PASSAGE GIVEN:
========================================================================
Saturday, 16 June 2018

A tank, a souvenir, and the soldier far from home in Woolwich

Now the romantic in me would like to think that George Davison bought one of these as a souvenir for his wife Nellie and their son Duncan.

The Woolwich Tank, circa 1918
He was in the Royal Artillery and was stationed in Woolwich during the Great War, first in 1915 and then again in 1917, and 1918 while they were living in Manchester.

That said Nellie spent time with him in “digs” in Ireland and Woolwich so it is very possible that she would have come across this piece of crested china, and took it home from London.

Pieces like this were very popular during the Great War and were turned out in their thousands.

The coat of arms of Woolwich
The porcelain companies, seeing the potential of war souvenirs switched from models of Blackpool Tower and Ann Hathaway’s cottage to tanks, battleships and ambulances.

They turned out identical ones, with just the name of a different town or city and coat of arms to distinguish them.
========================================================================
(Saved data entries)
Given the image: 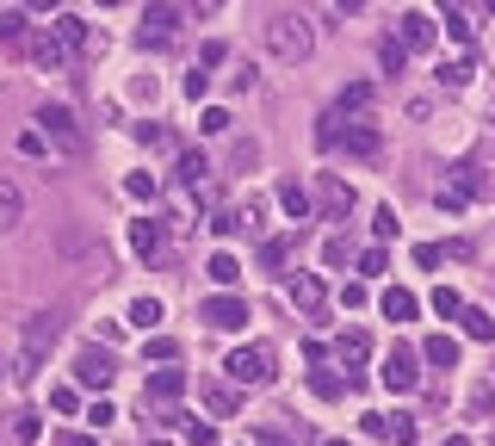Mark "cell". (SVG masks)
<instances>
[{
    "label": "cell",
    "instance_id": "7c38bea8",
    "mask_svg": "<svg viewBox=\"0 0 495 446\" xmlns=\"http://www.w3.org/2000/svg\"><path fill=\"white\" fill-rule=\"evenodd\" d=\"M371 441H396V446H415V416H360Z\"/></svg>",
    "mask_w": 495,
    "mask_h": 446
},
{
    "label": "cell",
    "instance_id": "d6a6232c",
    "mask_svg": "<svg viewBox=\"0 0 495 446\" xmlns=\"http://www.w3.org/2000/svg\"><path fill=\"white\" fill-rule=\"evenodd\" d=\"M427 304H434V316H446V322H452V316H458V310H465V297L452 292V286H440V292L427 297Z\"/></svg>",
    "mask_w": 495,
    "mask_h": 446
},
{
    "label": "cell",
    "instance_id": "4dcf8cb0",
    "mask_svg": "<svg viewBox=\"0 0 495 446\" xmlns=\"http://www.w3.org/2000/svg\"><path fill=\"white\" fill-rule=\"evenodd\" d=\"M130 322H136V328H155V322H161V297H136V304H130Z\"/></svg>",
    "mask_w": 495,
    "mask_h": 446
},
{
    "label": "cell",
    "instance_id": "680465c9",
    "mask_svg": "<svg viewBox=\"0 0 495 446\" xmlns=\"http://www.w3.org/2000/svg\"><path fill=\"white\" fill-rule=\"evenodd\" d=\"M100 6H118V0H100Z\"/></svg>",
    "mask_w": 495,
    "mask_h": 446
},
{
    "label": "cell",
    "instance_id": "5bb4252c",
    "mask_svg": "<svg viewBox=\"0 0 495 446\" xmlns=\"http://www.w3.org/2000/svg\"><path fill=\"white\" fill-rule=\"evenodd\" d=\"M180 391H186V372H180V366L167 360L161 372H149V385H142V403H149V397H155V403H174Z\"/></svg>",
    "mask_w": 495,
    "mask_h": 446
},
{
    "label": "cell",
    "instance_id": "4fadbf2b",
    "mask_svg": "<svg viewBox=\"0 0 495 446\" xmlns=\"http://www.w3.org/2000/svg\"><path fill=\"white\" fill-rule=\"evenodd\" d=\"M130 248H136L142 261H161V255H167V236H161V223H155V217H136V223H130Z\"/></svg>",
    "mask_w": 495,
    "mask_h": 446
},
{
    "label": "cell",
    "instance_id": "e0dca14e",
    "mask_svg": "<svg viewBox=\"0 0 495 446\" xmlns=\"http://www.w3.org/2000/svg\"><path fill=\"white\" fill-rule=\"evenodd\" d=\"M421 360H427L434 372H452V366H458V341H452V335H427V341H421Z\"/></svg>",
    "mask_w": 495,
    "mask_h": 446
},
{
    "label": "cell",
    "instance_id": "4316f807",
    "mask_svg": "<svg viewBox=\"0 0 495 446\" xmlns=\"http://www.w3.org/2000/svg\"><path fill=\"white\" fill-rule=\"evenodd\" d=\"M174 174L199 192V186H205V174H211V161H205V155H180V167H174Z\"/></svg>",
    "mask_w": 495,
    "mask_h": 446
},
{
    "label": "cell",
    "instance_id": "cb8c5ba5",
    "mask_svg": "<svg viewBox=\"0 0 495 446\" xmlns=\"http://www.w3.org/2000/svg\"><path fill=\"white\" fill-rule=\"evenodd\" d=\"M458 322H465V335H471V341H495V316H490V310H471V304H465V310H458Z\"/></svg>",
    "mask_w": 495,
    "mask_h": 446
},
{
    "label": "cell",
    "instance_id": "9a60e30c",
    "mask_svg": "<svg viewBox=\"0 0 495 446\" xmlns=\"http://www.w3.org/2000/svg\"><path fill=\"white\" fill-rule=\"evenodd\" d=\"M434 37H440L434 12H402V44L409 50H434Z\"/></svg>",
    "mask_w": 495,
    "mask_h": 446
},
{
    "label": "cell",
    "instance_id": "2e32d148",
    "mask_svg": "<svg viewBox=\"0 0 495 446\" xmlns=\"http://www.w3.org/2000/svg\"><path fill=\"white\" fill-rule=\"evenodd\" d=\"M452 186H458L465 199H495V180L483 174V167H471V161H458V167H452Z\"/></svg>",
    "mask_w": 495,
    "mask_h": 446
},
{
    "label": "cell",
    "instance_id": "3957f363",
    "mask_svg": "<svg viewBox=\"0 0 495 446\" xmlns=\"http://www.w3.org/2000/svg\"><path fill=\"white\" fill-rule=\"evenodd\" d=\"M223 372H230V385H266V378H272V347H266V341L236 347V353L223 360Z\"/></svg>",
    "mask_w": 495,
    "mask_h": 446
},
{
    "label": "cell",
    "instance_id": "603a6c76",
    "mask_svg": "<svg viewBox=\"0 0 495 446\" xmlns=\"http://www.w3.org/2000/svg\"><path fill=\"white\" fill-rule=\"evenodd\" d=\"M366 353H371V341H366V335H360V328L335 341V360H341V366H366Z\"/></svg>",
    "mask_w": 495,
    "mask_h": 446
},
{
    "label": "cell",
    "instance_id": "ab89813d",
    "mask_svg": "<svg viewBox=\"0 0 495 446\" xmlns=\"http://www.w3.org/2000/svg\"><path fill=\"white\" fill-rule=\"evenodd\" d=\"M371 106V87L366 81H360V87H347V93H341V112H366Z\"/></svg>",
    "mask_w": 495,
    "mask_h": 446
},
{
    "label": "cell",
    "instance_id": "6f0895ef",
    "mask_svg": "<svg viewBox=\"0 0 495 446\" xmlns=\"http://www.w3.org/2000/svg\"><path fill=\"white\" fill-rule=\"evenodd\" d=\"M236 446H260V441H236Z\"/></svg>",
    "mask_w": 495,
    "mask_h": 446
},
{
    "label": "cell",
    "instance_id": "bcb514c9",
    "mask_svg": "<svg viewBox=\"0 0 495 446\" xmlns=\"http://www.w3.org/2000/svg\"><path fill=\"white\" fill-rule=\"evenodd\" d=\"M322 261H329V267H341V261H347V242H341V236H329V242H322Z\"/></svg>",
    "mask_w": 495,
    "mask_h": 446
},
{
    "label": "cell",
    "instance_id": "7402d4cb",
    "mask_svg": "<svg viewBox=\"0 0 495 446\" xmlns=\"http://www.w3.org/2000/svg\"><path fill=\"white\" fill-rule=\"evenodd\" d=\"M19 217H25V199H19V186L0 174V230H12Z\"/></svg>",
    "mask_w": 495,
    "mask_h": 446
},
{
    "label": "cell",
    "instance_id": "277c9868",
    "mask_svg": "<svg viewBox=\"0 0 495 446\" xmlns=\"http://www.w3.org/2000/svg\"><path fill=\"white\" fill-rule=\"evenodd\" d=\"M377 378H384V391H415V385H421V347H402V341H396V347L384 353V372H377Z\"/></svg>",
    "mask_w": 495,
    "mask_h": 446
},
{
    "label": "cell",
    "instance_id": "30bf717a",
    "mask_svg": "<svg viewBox=\"0 0 495 446\" xmlns=\"http://www.w3.org/2000/svg\"><path fill=\"white\" fill-rule=\"evenodd\" d=\"M75 378H81L87 391H112L118 366H112V353H106V347H81V360H75Z\"/></svg>",
    "mask_w": 495,
    "mask_h": 446
},
{
    "label": "cell",
    "instance_id": "7a4b0ae2",
    "mask_svg": "<svg viewBox=\"0 0 495 446\" xmlns=\"http://www.w3.org/2000/svg\"><path fill=\"white\" fill-rule=\"evenodd\" d=\"M62 341V316L56 310H37V316H25V353H19V385H31L37 378V366H44V353Z\"/></svg>",
    "mask_w": 495,
    "mask_h": 446
},
{
    "label": "cell",
    "instance_id": "6da1fadb",
    "mask_svg": "<svg viewBox=\"0 0 495 446\" xmlns=\"http://www.w3.org/2000/svg\"><path fill=\"white\" fill-rule=\"evenodd\" d=\"M266 50H272L279 62H304V56L316 50L310 19H304V12H272V19H266Z\"/></svg>",
    "mask_w": 495,
    "mask_h": 446
},
{
    "label": "cell",
    "instance_id": "681fc988",
    "mask_svg": "<svg viewBox=\"0 0 495 446\" xmlns=\"http://www.w3.org/2000/svg\"><path fill=\"white\" fill-rule=\"evenodd\" d=\"M254 441H260V446H291V434H285V428H260Z\"/></svg>",
    "mask_w": 495,
    "mask_h": 446
},
{
    "label": "cell",
    "instance_id": "9c48e42d",
    "mask_svg": "<svg viewBox=\"0 0 495 446\" xmlns=\"http://www.w3.org/2000/svg\"><path fill=\"white\" fill-rule=\"evenodd\" d=\"M316 192H322V217H329V223H347V211L360 205V192H353L341 174H322V180H316Z\"/></svg>",
    "mask_w": 495,
    "mask_h": 446
},
{
    "label": "cell",
    "instance_id": "94428289",
    "mask_svg": "<svg viewBox=\"0 0 495 446\" xmlns=\"http://www.w3.org/2000/svg\"><path fill=\"white\" fill-rule=\"evenodd\" d=\"M149 446H167V441H149Z\"/></svg>",
    "mask_w": 495,
    "mask_h": 446
},
{
    "label": "cell",
    "instance_id": "91938a15",
    "mask_svg": "<svg viewBox=\"0 0 495 446\" xmlns=\"http://www.w3.org/2000/svg\"><path fill=\"white\" fill-rule=\"evenodd\" d=\"M483 6H490V12H495V0H483Z\"/></svg>",
    "mask_w": 495,
    "mask_h": 446
},
{
    "label": "cell",
    "instance_id": "b9f144b4",
    "mask_svg": "<svg viewBox=\"0 0 495 446\" xmlns=\"http://www.w3.org/2000/svg\"><path fill=\"white\" fill-rule=\"evenodd\" d=\"M124 192H130V199H155V174H130Z\"/></svg>",
    "mask_w": 495,
    "mask_h": 446
},
{
    "label": "cell",
    "instance_id": "e575fe53",
    "mask_svg": "<svg viewBox=\"0 0 495 446\" xmlns=\"http://www.w3.org/2000/svg\"><path fill=\"white\" fill-rule=\"evenodd\" d=\"M205 403H211L217 416H236V391H230V385H205Z\"/></svg>",
    "mask_w": 495,
    "mask_h": 446
},
{
    "label": "cell",
    "instance_id": "ba28073f",
    "mask_svg": "<svg viewBox=\"0 0 495 446\" xmlns=\"http://www.w3.org/2000/svg\"><path fill=\"white\" fill-rule=\"evenodd\" d=\"M50 31L69 44V56H106V37H93V31L75 19V12H56V25H50Z\"/></svg>",
    "mask_w": 495,
    "mask_h": 446
},
{
    "label": "cell",
    "instance_id": "5b68a950",
    "mask_svg": "<svg viewBox=\"0 0 495 446\" xmlns=\"http://www.w3.org/2000/svg\"><path fill=\"white\" fill-rule=\"evenodd\" d=\"M199 322H205V328H217V335H236V328L248 322V297H236V292L205 297V304H199Z\"/></svg>",
    "mask_w": 495,
    "mask_h": 446
},
{
    "label": "cell",
    "instance_id": "f546056e",
    "mask_svg": "<svg viewBox=\"0 0 495 446\" xmlns=\"http://www.w3.org/2000/svg\"><path fill=\"white\" fill-rule=\"evenodd\" d=\"M12 441H19V446H37V441H44V428H37V416H31V410H19V416H12Z\"/></svg>",
    "mask_w": 495,
    "mask_h": 446
},
{
    "label": "cell",
    "instance_id": "ac0fdd59",
    "mask_svg": "<svg viewBox=\"0 0 495 446\" xmlns=\"http://www.w3.org/2000/svg\"><path fill=\"white\" fill-rule=\"evenodd\" d=\"M377 310H384L390 322H415V310H421V297H415V292H402V286H390V292L377 297Z\"/></svg>",
    "mask_w": 495,
    "mask_h": 446
},
{
    "label": "cell",
    "instance_id": "484cf974",
    "mask_svg": "<svg viewBox=\"0 0 495 446\" xmlns=\"http://www.w3.org/2000/svg\"><path fill=\"white\" fill-rule=\"evenodd\" d=\"M0 37L6 44H25L31 37V12H0Z\"/></svg>",
    "mask_w": 495,
    "mask_h": 446
},
{
    "label": "cell",
    "instance_id": "83f0119b",
    "mask_svg": "<svg viewBox=\"0 0 495 446\" xmlns=\"http://www.w3.org/2000/svg\"><path fill=\"white\" fill-rule=\"evenodd\" d=\"M205 273H211L217 286H236V280H242V261H236V255H211V267H205Z\"/></svg>",
    "mask_w": 495,
    "mask_h": 446
},
{
    "label": "cell",
    "instance_id": "9f6ffc18",
    "mask_svg": "<svg viewBox=\"0 0 495 446\" xmlns=\"http://www.w3.org/2000/svg\"><path fill=\"white\" fill-rule=\"evenodd\" d=\"M322 446H353V441H322Z\"/></svg>",
    "mask_w": 495,
    "mask_h": 446
},
{
    "label": "cell",
    "instance_id": "8fae6325",
    "mask_svg": "<svg viewBox=\"0 0 495 446\" xmlns=\"http://www.w3.org/2000/svg\"><path fill=\"white\" fill-rule=\"evenodd\" d=\"M25 50H31V62H37V69H50V75H56V69H69V44H62L56 31H31V37H25Z\"/></svg>",
    "mask_w": 495,
    "mask_h": 446
},
{
    "label": "cell",
    "instance_id": "7bdbcfd3",
    "mask_svg": "<svg viewBox=\"0 0 495 446\" xmlns=\"http://www.w3.org/2000/svg\"><path fill=\"white\" fill-rule=\"evenodd\" d=\"M434 205H440V211H465V205H471V199H465V192H458V186H440V192H434Z\"/></svg>",
    "mask_w": 495,
    "mask_h": 446
},
{
    "label": "cell",
    "instance_id": "44dd1931",
    "mask_svg": "<svg viewBox=\"0 0 495 446\" xmlns=\"http://www.w3.org/2000/svg\"><path fill=\"white\" fill-rule=\"evenodd\" d=\"M347 149H353V155H377V149H384V137H377V125H366V118H353V125H347Z\"/></svg>",
    "mask_w": 495,
    "mask_h": 446
},
{
    "label": "cell",
    "instance_id": "d590c367",
    "mask_svg": "<svg viewBox=\"0 0 495 446\" xmlns=\"http://www.w3.org/2000/svg\"><path fill=\"white\" fill-rule=\"evenodd\" d=\"M199 131H205V137H223V131H230V112H223V106H205Z\"/></svg>",
    "mask_w": 495,
    "mask_h": 446
},
{
    "label": "cell",
    "instance_id": "f907efd6",
    "mask_svg": "<svg viewBox=\"0 0 495 446\" xmlns=\"http://www.w3.org/2000/svg\"><path fill=\"white\" fill-rule=\"evenodd\" d=\"M25 12L37 19V12H56V0H25Z\"/></svg>",
    "mask_w": 495,
    "mask_h": 446
},
{
    "label": "cell",
    "instance_id": "f1b7e54d",
    "mask_svg": "<svg viewBox=\"0 0 495 446\" xmlns=\"http://www.w3.org/2000/svg\"><path fill=\"white\" fill-rule=\"evenodd\" d=\"M310 391H316L322 403H335V397H347L353 385H347V378H335V372H316V378H310Z\"/></svg>",
    "mask_w": 495,
    "mask_h": 446
},
{
    "label": "cell",
    "instance_id": "d4e9b609",
    "mask_svg": "<svg viewBox=\"0 0 495 446\" xmlns=\"http://www.w3.org/2000/svg\"><path fill=\"white\" fill-rule=\"evenodd\" d=\"M377 62H384V75H402V69H409V44H402V37H384V44H377Z\"/></svg>",
    "mask_w": 495,
    "mask_h": 446
},
{
    "label": "cell",
    "instance_id": "f6af8a7d",
    "mask_svg": "<svg viewBox=\"0 0 495 446\" xmlns=\"http://www.w3.org/2000/svg\"><path fill=\"white\" fill-rule=\"evenodd\" d=\"M371 230H377V242H390V236H396V211H390V205H384V211H377V217H371Z\"/></svg>",
    "mask_w": 495,
    "mask_h": 446
},
{
    "label": "cell",
    "instance_id": "60d3db41",
    "mask_svg": "<svg viewBox=\"0 0 495 446\" xmlns=\"http://www.w3.org/2000/svg\"><path fill=\"white\" fill-rule=\"evenodd\" d=\"M384 267H390V255H384V248H366V255H360V273H366V280H377Z\"/></svg>",
    "mask_w": 495,
    "mask_h": 446
},
{
    "label": "cell",
    "instance_id": "7dc6e473",
    "mask_svg": "<svg viewBox=\"0 0 495 446\" xmlns=\"http://www.w3.org/2000/svg\"><path fill=\"white\" fill-rule=\"evenodd\" d=\"M186 441H192V446H217V434H211L205 422H186Z\"/></svg>",
    "mask_w": 495,
    "mask_h": 446
},
{
    "label": "cell",
    "instance_id": "f5cc1de1",
    "mask_svg": "<svg viewBox=\"0 0 495 446\" xmlns=\"http://www.w3.org/2000/svg\"><path fill=\"white\" fill-rule=\"evenodd\" d=\"M360 6H366V0H341V12H360Z\"/></svg>",
    "mask_w": 495,
    "mask_h": 446
},
{
    "label": "cell",
    "instance_id": "8d00e7d4",
    "mask_svg": "<svg viewBox=\"0 0 495 446\" xmlns=\"http://www.w3.org/2000/svg\"><path fill=\"white\" fill-rule=\"evenodd\" d=\"M285 255H291V236H272V242H260V261H266V267H285Z\"/></svg>",
    "mask_w": 495,
    "mask_h": 446
},
{
    "label": "cell",
    "instance_id": "1f68e13d",
    "mask_svg": "<svg viewBox=\"0 0 495 446\" xmlns=\"http://www.w3.org/2000/svg\"><path fill=\"white\" fill-rule=\"evenodd\" d=\"M142 353H149L155 366H167V360H180V341H167V335H149V341H142Z\"/></svg>",
    "mask_w": 495,
    "mask_h": 446
},
{
    "label": "cell",
    "instance_id": "816d5d0a",
    "mask_svg": "<svg viewBox=\"0 0 495 446\" xmlns=\"http://www.w3.org/2000/svg\"><path fill=\"white\" fill-rule=\"evenodd\" d=\"M62 446H100V441H93V434H69Z\"/></svg>",
    "mask_w": 495,
    "mask_h": 446
},
{
    "label": "cell",
    "instance_id": "ee69618b",
    "mask_svg": "<svg viewBox=\"0 0 495 446\" xmlns=\"http://www.w3.org/2000/svg\"><path fill=\"white\" fill-rule=\"evenodd\" d=\"M205 93H211V75L192 69V75H186V100H205Z\"/></svg>",
    "mask_w": 495,
    "mask_h": 446
},
{
    "label": "cell",
    "instance_id": "836d02e7",
    "mask_svg": "<svg viewBox=\"0 0 495 446\" xmlns=\"http://www.w3.org/2000/svg\"><path fill=\"white\" fill-rule=\"evenodd\" d=\"M471 81V56H458V62H440V87H465Z\"/></svg>",
    "mask_w": 495,
    "mask_h": 446
},
{
    "label": "cell",
    "instance_id": "11a10c76",
    "mask_svg": "<svg viewBox=\"0 0 495 446\" xmlns=\"http://www.w3.org/2000/svg\"><path fill=\"white\" fill-rule=\"evenodd\" d=\"M199 6H205V12H217V6H223V0H199Z\"/></svg>",
    "mask_w": 495,
    "mask_h": 446
},
{
    "label": "cell",
    "instance_id": "d6986e66",
    "mask_svg": "<svg viewBox=\"0 0 495 446\" xmlns=\"http://www.w3.org/2000/svg\"><path fill=\"white\" fill-rule=\"evenodd\" d=\"M285 297H291L297 310H322V280H316V273H297V280H285Z\"/></svg>",
    "mask_w": 495,
    "mask_h": 446
},
{
    "label": "cell",
    "instance_id": "52a82bcc",
    "mask_svg": "<svg viewBox=\"0 0 495 446\" xmlns=\"http://www.w3.org/2000/svg\"><path fill=\"white\" fill-rule=\"evenodd\" d=\"M174 37H180V6L155 0V6L142 12V25H136V44L149 50V44H174Z\"/></svg>",
    "mask_w": 495,
    "mask_h": 446
},
{
    "label": "cell",
    "instance_id": "74e56055",
    "mask_svg": "<svg viewBox=\"0 0 495 446\" xmlns=\"http://www.w3.org/2000/svg\"><path fill=\"white\" fill-rule=\"evenodd\" d=\"M440 261H446V248H440V242H415V267H427V273H434Z\"/></svg>",
    "mask_w": 495,
    "mask_h": 446
},
{
    "label": "cell",
    "instance_id": "8992f818",
    "mask_svg": "<svg viewBox=\"0 0 495 446\" xmlns=\"http://www.w3.org/2000/svg\"><path fill=\"white\" fill-rule=\"evenodd\" d=\"M37 131L62 149V155H81V125H75L69 106H37Z\"/></svg>",
    "mask_w": 495,
    "mask_h": 446
},
{
    "label": "cell",
    "instance_id": "f35d334b",
    "mask_svg": "<svg viewBox=\"0 0 495 446\" xmlns=\"http://www.w3.org/2000/svg\"><path fill=\"white\" fill-rule=\"evenodd\" d=\"M50 410H56V416H75V410H81V397H75L69 385H56V391H50Z\"/></svg>",
    "mask_w": 495,
    "mask_h": 446
},
{
    "label": "cell",
    "instance_id": "ffe728a7",
    "mask_svg": "<svg viewBox=\"0 0 495 446\" xmlns=\"http://www.w3.org/2000/svg\"><path fill=\"white\" fill-rule=\"evenodd\" d=\"M279 205H285V217H291V223H304V217H310V186L279 180Z\"/></svg>",
    "mask_w": 495,
    "mask_h": 446
},
{
    "label": "cell",
    "instance_id": "db71d44e",
    "mask_svg": "<svg viewBox=\"0 0 495 446\" xmlns=\"http://www.w3.org/2000/svg\"><path fill=\"white\" fill-rule=\"evenodd\" d=\"M446 446H471V441H465V434H446Z\"/></svg>",
    "mask_w": 495,
    "mask_h": 446
},
{
    "label": "cell",
    "instance_id": "c3c4849f",
    "mask_svg": "<svg viewBox=\"0 0 495 446\" xmlns=\"http://www.w3.org/2000/svg\"><path fill=\"white\" fill-rule=\"evenodd\" d=\"M87 422H100V428H106V422H118V410H112V403H106V397H100V403H93V410H87Z\"/></svg>",
    "mask_w": 495,
    "mask_h": 446
}]
</instances>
========================================================================
SET EXERCISE: Update the passage about the Woolwich tank souvenir, starting with "Now the romantic" and going on through "battleships and ambulances.", so that "crested china" becomes "souvenir china". The records can be set aside; they aren't needed here.

TASK RESULT:
Now the romantic in me would like to think that George Davison bought one of these as a souvenir for his wife Nellie and their son Duncan.

The Woolwich Tank, circa 1918
He was in the Royal Artillery and was stationed in Woolwich during the Great War, first in 1915 and then again in 1917, and 1918 while they were living in Manchester.

That said Nellie spent time with him in “digs” in Ireland and Woolwich so it is very possible that she would have come across this piece of souvenir china, and took it home from London.

Pieces like this were very popular during the Great War and were turned out in their thousands.

The coat of arms of Woolwich
The porcelain companies, seeing the potential of war souvenirs switched from models of Blackpool Tower and Ann Hathaway’s cottage to tanks, battleships and ambulances.